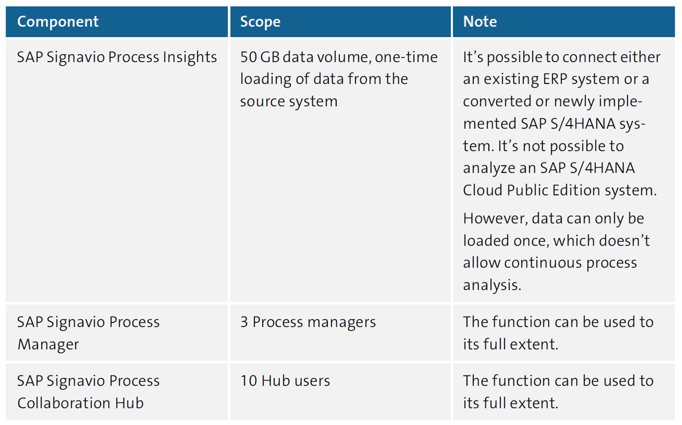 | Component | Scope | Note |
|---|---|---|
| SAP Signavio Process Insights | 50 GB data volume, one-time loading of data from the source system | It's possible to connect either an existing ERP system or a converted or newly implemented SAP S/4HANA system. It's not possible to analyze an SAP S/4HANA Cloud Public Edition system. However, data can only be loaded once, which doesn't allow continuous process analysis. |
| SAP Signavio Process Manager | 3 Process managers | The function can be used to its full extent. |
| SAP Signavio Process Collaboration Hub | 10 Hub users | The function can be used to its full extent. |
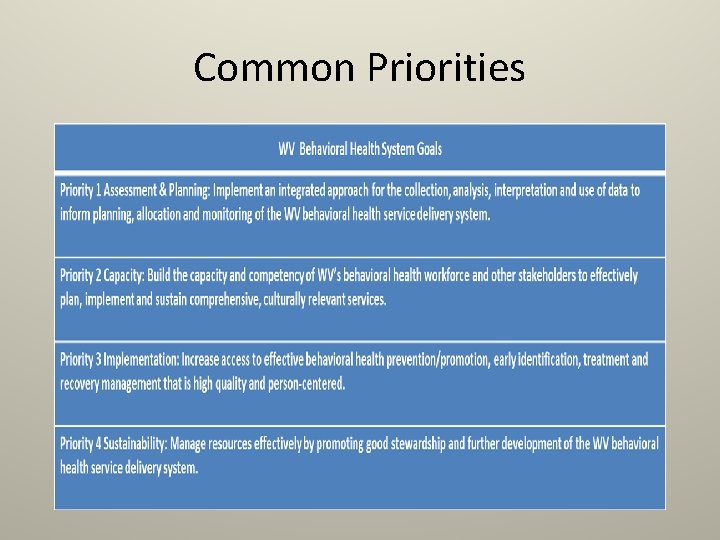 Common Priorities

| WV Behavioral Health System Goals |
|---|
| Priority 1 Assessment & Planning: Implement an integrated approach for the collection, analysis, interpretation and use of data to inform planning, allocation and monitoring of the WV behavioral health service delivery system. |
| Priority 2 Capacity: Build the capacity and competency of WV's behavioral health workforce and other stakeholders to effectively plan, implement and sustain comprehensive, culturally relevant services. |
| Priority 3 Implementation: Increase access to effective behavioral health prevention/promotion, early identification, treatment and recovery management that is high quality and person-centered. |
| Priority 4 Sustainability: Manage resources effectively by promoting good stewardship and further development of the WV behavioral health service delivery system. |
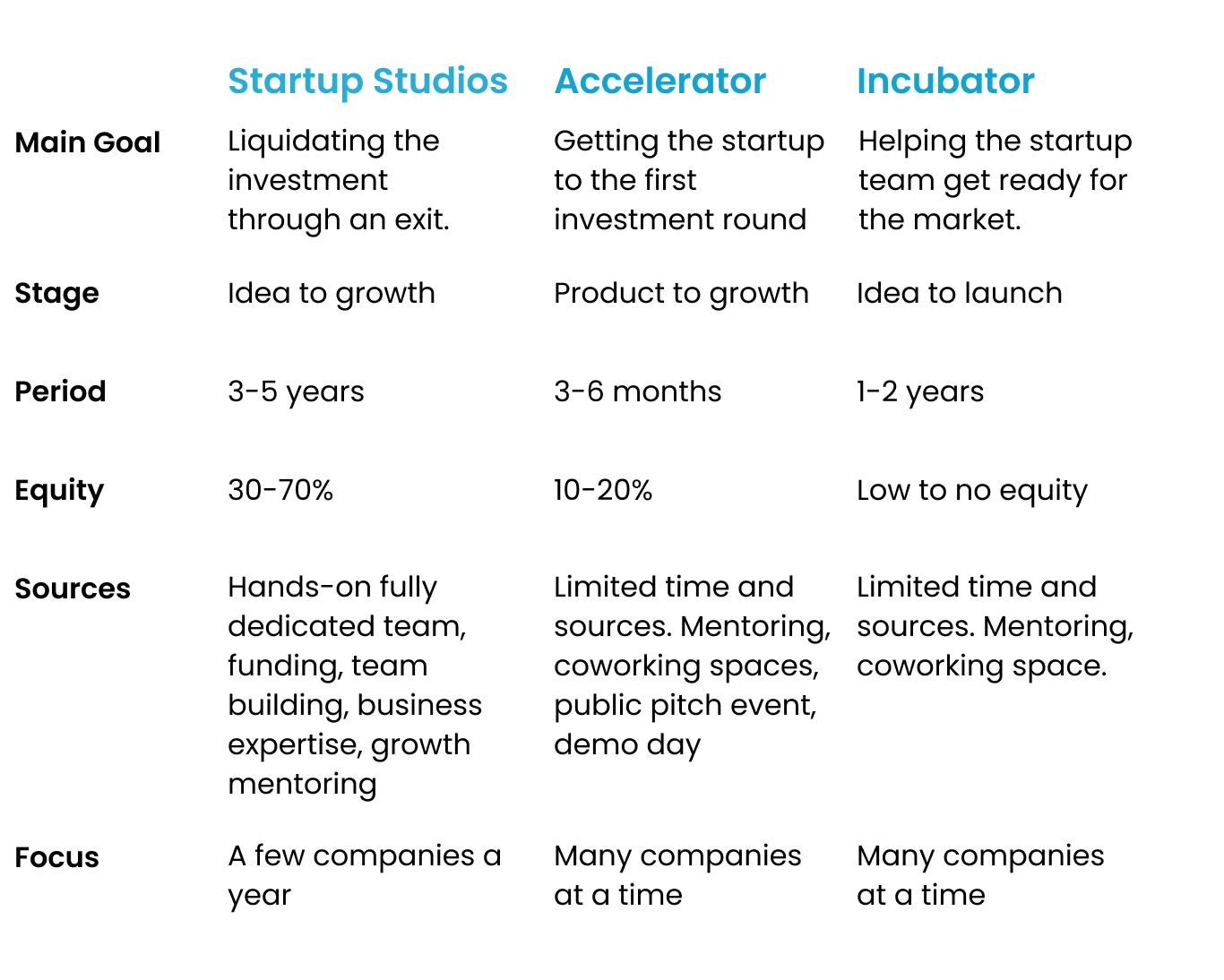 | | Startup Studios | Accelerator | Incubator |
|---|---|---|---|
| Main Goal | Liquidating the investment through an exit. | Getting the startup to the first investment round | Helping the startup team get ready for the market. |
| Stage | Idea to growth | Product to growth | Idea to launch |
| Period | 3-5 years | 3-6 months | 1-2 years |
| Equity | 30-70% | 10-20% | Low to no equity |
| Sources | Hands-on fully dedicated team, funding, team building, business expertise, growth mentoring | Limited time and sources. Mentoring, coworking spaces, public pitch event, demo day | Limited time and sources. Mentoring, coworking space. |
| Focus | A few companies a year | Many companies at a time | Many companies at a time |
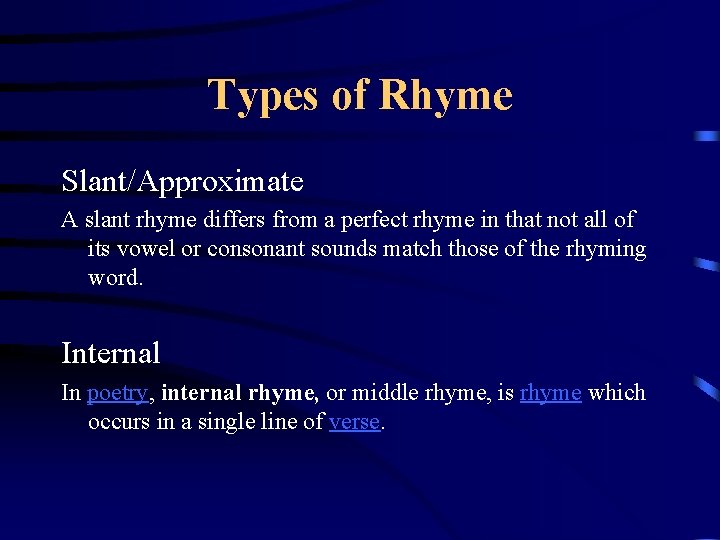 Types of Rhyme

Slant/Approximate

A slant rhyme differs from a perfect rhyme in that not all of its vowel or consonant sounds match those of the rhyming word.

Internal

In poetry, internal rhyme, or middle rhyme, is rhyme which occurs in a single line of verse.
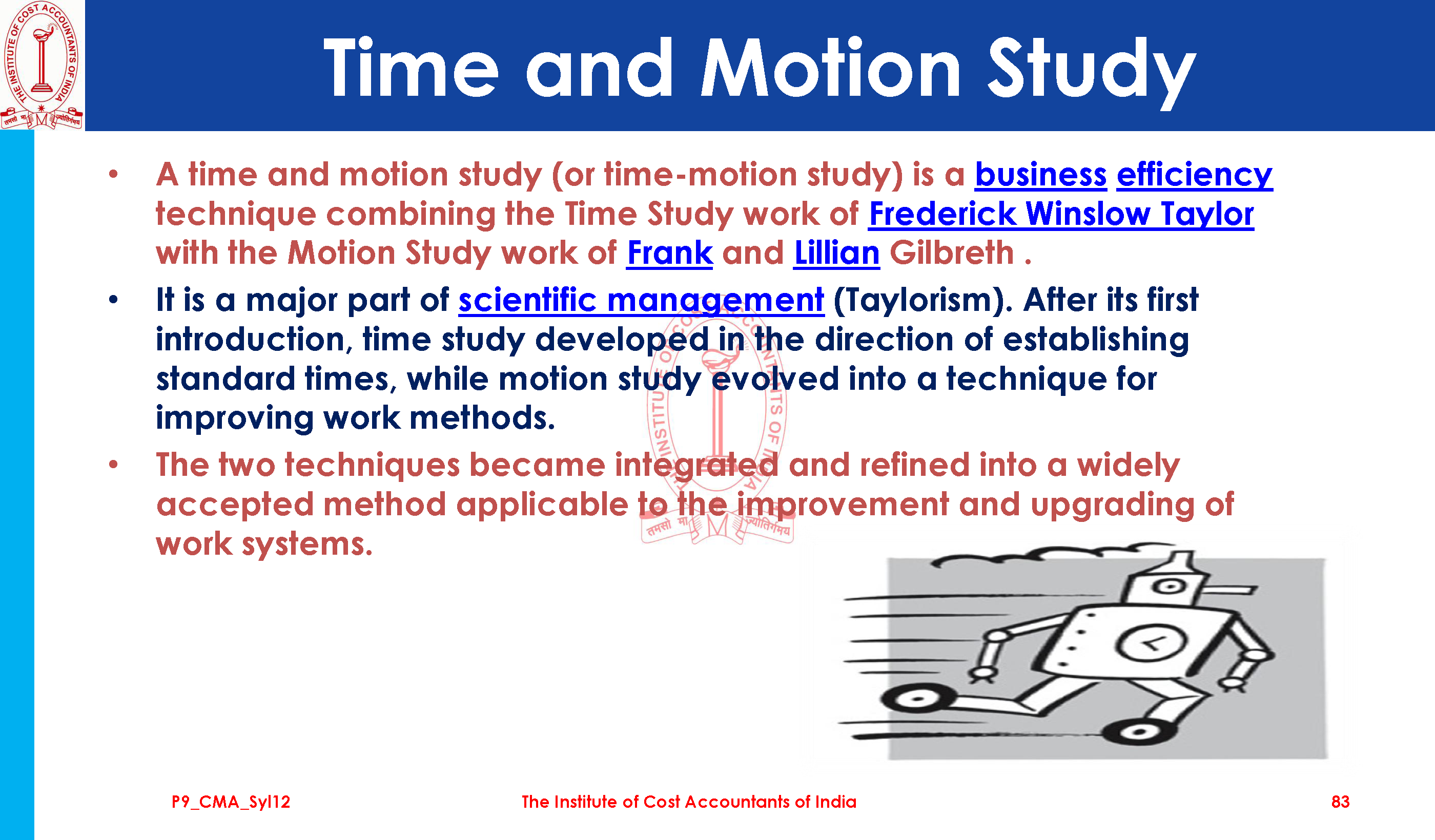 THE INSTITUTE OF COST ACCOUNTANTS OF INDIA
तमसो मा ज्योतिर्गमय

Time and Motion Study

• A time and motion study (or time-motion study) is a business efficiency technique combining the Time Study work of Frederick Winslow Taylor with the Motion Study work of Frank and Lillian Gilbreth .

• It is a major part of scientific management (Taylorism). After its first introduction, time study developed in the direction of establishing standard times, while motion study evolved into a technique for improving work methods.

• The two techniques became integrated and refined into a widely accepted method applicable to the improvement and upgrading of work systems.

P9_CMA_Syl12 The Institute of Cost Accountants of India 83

□ □ □ □ □

ASSIGNED TASK —
Set the pictures aside and reproduce exactly the lines above, from the line holding "Slant/Approximate" through the line holding "Lillian Gilbreth .", both included, with nothing else.

WRITTEN SOLUTION —
Slant/Approximate

A slant rhyme differs from a perfect rhyme in that not all of its vowel or consonant sounds match those of the rhyming word.

Internal

In poetry, internal rhyme, or middle rhyme, is rhyme which occurs in a single line of verse.
 THE INSTITUTE OF COST ACCOUNTANTS OF INDIA
तमसो मा ज्योतिर्गमय

Time and Motion Study

• A time and motion study (or time-motion study) is a business efficiency technique combining the Time Study work of Frederick Winslow Taylor with the Motion Study work of Frank and Lillian Gilbreth .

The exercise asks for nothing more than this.